**Records from a dataset:**
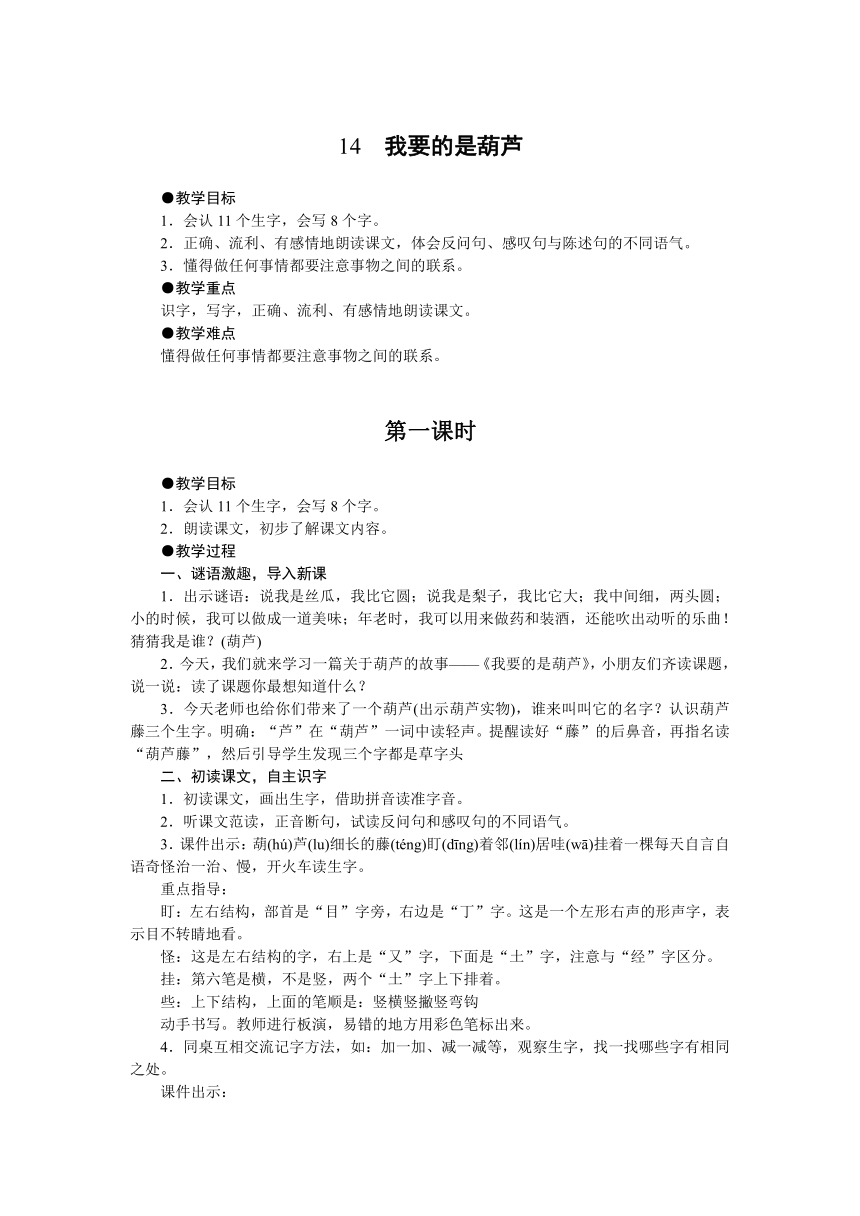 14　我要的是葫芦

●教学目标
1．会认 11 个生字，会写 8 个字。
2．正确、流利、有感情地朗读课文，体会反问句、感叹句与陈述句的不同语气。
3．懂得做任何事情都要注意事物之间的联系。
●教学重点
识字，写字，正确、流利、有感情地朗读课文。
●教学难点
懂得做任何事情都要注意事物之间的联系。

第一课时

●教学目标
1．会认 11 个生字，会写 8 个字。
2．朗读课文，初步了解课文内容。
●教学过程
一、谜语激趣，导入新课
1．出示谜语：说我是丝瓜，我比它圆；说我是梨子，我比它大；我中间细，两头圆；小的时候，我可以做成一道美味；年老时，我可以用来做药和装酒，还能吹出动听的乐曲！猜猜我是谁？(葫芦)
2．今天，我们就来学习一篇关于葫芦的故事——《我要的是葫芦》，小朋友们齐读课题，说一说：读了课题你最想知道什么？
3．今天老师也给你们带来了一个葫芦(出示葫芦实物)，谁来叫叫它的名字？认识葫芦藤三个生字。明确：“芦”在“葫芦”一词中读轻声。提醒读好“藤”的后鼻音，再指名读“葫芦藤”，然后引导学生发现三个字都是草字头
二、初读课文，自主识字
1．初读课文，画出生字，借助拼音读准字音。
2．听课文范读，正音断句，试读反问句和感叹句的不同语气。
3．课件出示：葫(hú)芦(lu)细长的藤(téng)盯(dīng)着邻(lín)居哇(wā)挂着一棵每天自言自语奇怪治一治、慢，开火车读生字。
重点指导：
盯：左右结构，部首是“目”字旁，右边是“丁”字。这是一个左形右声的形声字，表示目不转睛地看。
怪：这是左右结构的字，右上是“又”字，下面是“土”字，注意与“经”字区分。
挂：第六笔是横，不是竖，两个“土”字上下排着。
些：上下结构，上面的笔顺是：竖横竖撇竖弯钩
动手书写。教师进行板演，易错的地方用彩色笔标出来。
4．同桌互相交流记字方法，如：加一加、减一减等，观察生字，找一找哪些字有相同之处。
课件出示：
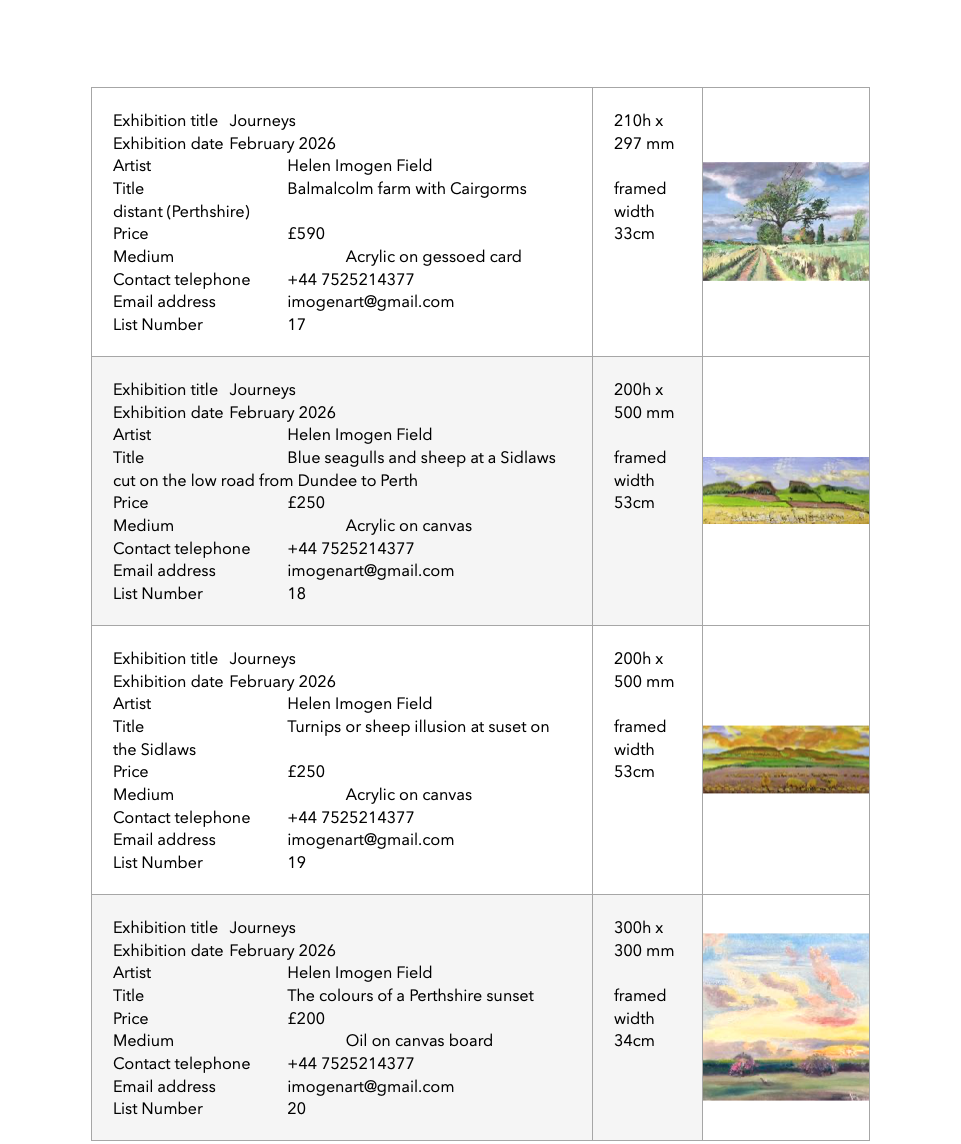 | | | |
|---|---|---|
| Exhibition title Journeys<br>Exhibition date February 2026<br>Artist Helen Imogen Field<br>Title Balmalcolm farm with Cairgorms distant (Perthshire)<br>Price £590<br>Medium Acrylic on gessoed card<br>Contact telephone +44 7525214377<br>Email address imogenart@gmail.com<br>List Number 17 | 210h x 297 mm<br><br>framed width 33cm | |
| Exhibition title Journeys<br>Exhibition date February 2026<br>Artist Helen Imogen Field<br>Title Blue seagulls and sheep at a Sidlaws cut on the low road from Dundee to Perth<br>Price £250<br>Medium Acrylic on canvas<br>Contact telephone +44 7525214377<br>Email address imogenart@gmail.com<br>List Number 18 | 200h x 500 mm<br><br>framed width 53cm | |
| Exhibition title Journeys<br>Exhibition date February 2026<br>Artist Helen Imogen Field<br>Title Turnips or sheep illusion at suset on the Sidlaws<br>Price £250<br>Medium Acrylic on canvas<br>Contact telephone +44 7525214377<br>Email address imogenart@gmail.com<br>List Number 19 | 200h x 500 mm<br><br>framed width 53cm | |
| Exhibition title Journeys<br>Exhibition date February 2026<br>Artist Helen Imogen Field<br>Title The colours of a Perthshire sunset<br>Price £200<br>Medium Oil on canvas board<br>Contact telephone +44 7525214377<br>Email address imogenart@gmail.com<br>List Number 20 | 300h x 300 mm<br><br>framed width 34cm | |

**WHAT YOU WILL DO:** Output exactly the lines above, from the line with "3．今天老师也给你们带来了一" to the line with "width 33cm | |", both included; skip the pictures.

**ANSWER SPACE:**
3．今天老师也给你们带来了一个葫芦(出示葫芦实物)，谁来叫叫它的名字？认识葫芦藤三个生字。明确：“芦”在“葫芦”一词中读轻声。提醒读好“藤”的后鼻音，再指名读“葫芦藤”，然后引导学生发现三个字都是草字头
二、初读课文，自主识字
1．初读课文，画出生字，借助拼音读准字音。
2．听课文范读，正音断句，试读反问句和感叹句的不同语气。
3．课件出示：葫(hú)芦(lu)细长的藤(téng)盯(dīng)着邻(lín)居哇(wā)挂着一棵每天自言自语奇怪治一治、慢，开火车读生字。
重点指导：
盯：左右结构，部首是“目”字旁，右边是“丁”字。这是一个左形右声的形声字，表示目不转睛地看。
怪：这是左右结构的字，右上是“又”字，下面是“土”字，注意与“经”字区分。
挂：第六笔是横，不是竖，两个“土”字上下排着。
些：上下结构，上面的笔顺是：竖横竖撇竖弯钩
动手书写。教师进行板演，易错的地方用彩色笔标出来。
4．同桌互相交流记字方法，如：加一加、减一减等，观察生字，找一找哪些字有相同之处。
课件出示：
 | | | |
|---|---|---|
| Exhibition title Journeys<br>Exhibition date February 2026<br>Artist Helen Imogen Field<br>Title Balmalcolm farm with Cairgorms distant (Perthshire)<br>Price £590<br>Medium Acrylic on gessoed card<br>Contact telephone +44 7525214377<br>Email address imogenart@gmail.com<br>List Number 17 | 210h x 297 mm<br><br>framed width 33cm | |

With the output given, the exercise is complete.